Ask HN: How many emails do you receive per day? - bradtx
On average, how many emails (either directly, via CC, system alert, etc.) do you receive at work per day?
======
cimmanom
1-3 direct emails requiring reading comprehension and reply.

5 or so calendar invites.

200-500 automated updates from issue tracker, CI system, et al. Auto-filed and
processed in batches when time avails. A few dozen will include comments,
which can be treated as regular emails in that they require reading and
typically response. The rest get skimmed over or need a click or two to move
through workflow.

A dozen or so error report emails. Most reflecting iTunes API timeouts.
Perhaps 1-3 genuine error cases.

2 dozen support requests from customers (BCC). Skimmed just to keep an eye out
for recurring bugs and UX issues. Typically 1-2 of these per week have to be
rescued from the spam filter.

1-2 dozen sample transactional emails from staging environment. Auto filed in
case needed for future reference; otherwise ignored.
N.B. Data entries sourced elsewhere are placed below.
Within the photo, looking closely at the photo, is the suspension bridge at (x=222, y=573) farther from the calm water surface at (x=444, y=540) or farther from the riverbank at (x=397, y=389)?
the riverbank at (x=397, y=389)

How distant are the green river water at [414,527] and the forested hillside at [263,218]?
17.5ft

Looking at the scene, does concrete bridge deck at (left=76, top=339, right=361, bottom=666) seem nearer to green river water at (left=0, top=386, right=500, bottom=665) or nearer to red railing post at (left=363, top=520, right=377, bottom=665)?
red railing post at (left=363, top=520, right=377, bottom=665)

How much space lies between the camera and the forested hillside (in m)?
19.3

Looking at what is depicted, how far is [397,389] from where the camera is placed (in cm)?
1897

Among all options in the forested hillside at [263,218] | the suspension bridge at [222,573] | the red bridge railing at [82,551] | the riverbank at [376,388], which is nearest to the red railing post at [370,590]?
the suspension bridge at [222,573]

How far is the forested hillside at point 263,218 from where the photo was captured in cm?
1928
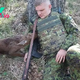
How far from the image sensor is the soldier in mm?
2412

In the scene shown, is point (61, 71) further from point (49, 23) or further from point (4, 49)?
point (4, 49)

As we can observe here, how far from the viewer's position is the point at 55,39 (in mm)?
2584

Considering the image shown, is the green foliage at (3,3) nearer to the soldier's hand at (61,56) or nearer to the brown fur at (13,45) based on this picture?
the brown fur at (13,45)

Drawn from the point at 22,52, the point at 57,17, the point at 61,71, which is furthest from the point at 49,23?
the point at 22,52

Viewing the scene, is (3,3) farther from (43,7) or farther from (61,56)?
(61,56)

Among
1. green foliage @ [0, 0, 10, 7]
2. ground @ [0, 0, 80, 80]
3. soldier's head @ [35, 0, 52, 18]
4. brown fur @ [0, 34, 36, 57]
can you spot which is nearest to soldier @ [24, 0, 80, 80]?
soldier's head @ [35, 0, 52, 18]

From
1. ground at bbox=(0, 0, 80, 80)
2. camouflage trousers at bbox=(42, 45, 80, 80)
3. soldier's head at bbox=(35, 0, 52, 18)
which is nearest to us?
camouflage trousers at bbox=(42, 45, 80, 80)

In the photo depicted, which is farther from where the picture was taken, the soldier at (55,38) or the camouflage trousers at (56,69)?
the soldier at (55,38)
3-10 (depending on day of week) automated updates with metrics from SaaS
vendors. Glanced at in passing during morning inbox clear-out.

3-5 marketing emails from own company. Auto-filed and ignored.
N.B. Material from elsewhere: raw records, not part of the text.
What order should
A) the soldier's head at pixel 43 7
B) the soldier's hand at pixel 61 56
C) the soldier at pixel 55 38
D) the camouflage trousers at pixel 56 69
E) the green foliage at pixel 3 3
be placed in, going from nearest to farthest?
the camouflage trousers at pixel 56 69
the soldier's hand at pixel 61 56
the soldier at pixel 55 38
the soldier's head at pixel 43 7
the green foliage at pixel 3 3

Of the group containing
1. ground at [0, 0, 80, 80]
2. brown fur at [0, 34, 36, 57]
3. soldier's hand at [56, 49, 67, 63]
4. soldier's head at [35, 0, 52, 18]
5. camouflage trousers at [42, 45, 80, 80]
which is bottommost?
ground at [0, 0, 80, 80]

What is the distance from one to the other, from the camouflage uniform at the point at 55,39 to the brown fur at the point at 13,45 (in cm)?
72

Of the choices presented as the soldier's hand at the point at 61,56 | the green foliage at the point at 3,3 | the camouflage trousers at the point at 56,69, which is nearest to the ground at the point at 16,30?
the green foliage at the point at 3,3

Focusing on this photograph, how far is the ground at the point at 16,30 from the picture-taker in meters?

0-2 spams from recruiters (either side of the table). Typically skimmed and
deleted.

4 daily newsletters my boss signed up for with the engineering team's group
distribution list even though they're not relevant to anyone else and he won't
let us unsubscribe from them. (Desktop mail client has long since been trained
to recognize these as spam.)

0 true spam messages except about once a year when someone comes up with a
successful new attack against Google's filters and it goes up to a half dozen
per day (most recently in late January 2018) for a week or two and then drops
straight back to zero.

------
DamonHD
10,000 (mostly SPAM) delivery attempts per day, since I used to run an early
UK ISP and was on the very first SPAMmer lists...

~100/d make it to my mail client, of which most are SPAM still.

Maybe between 10 and 30 real emails per day, ie 'ham'.

Rgds

Damon

------
FBISurveillance
~110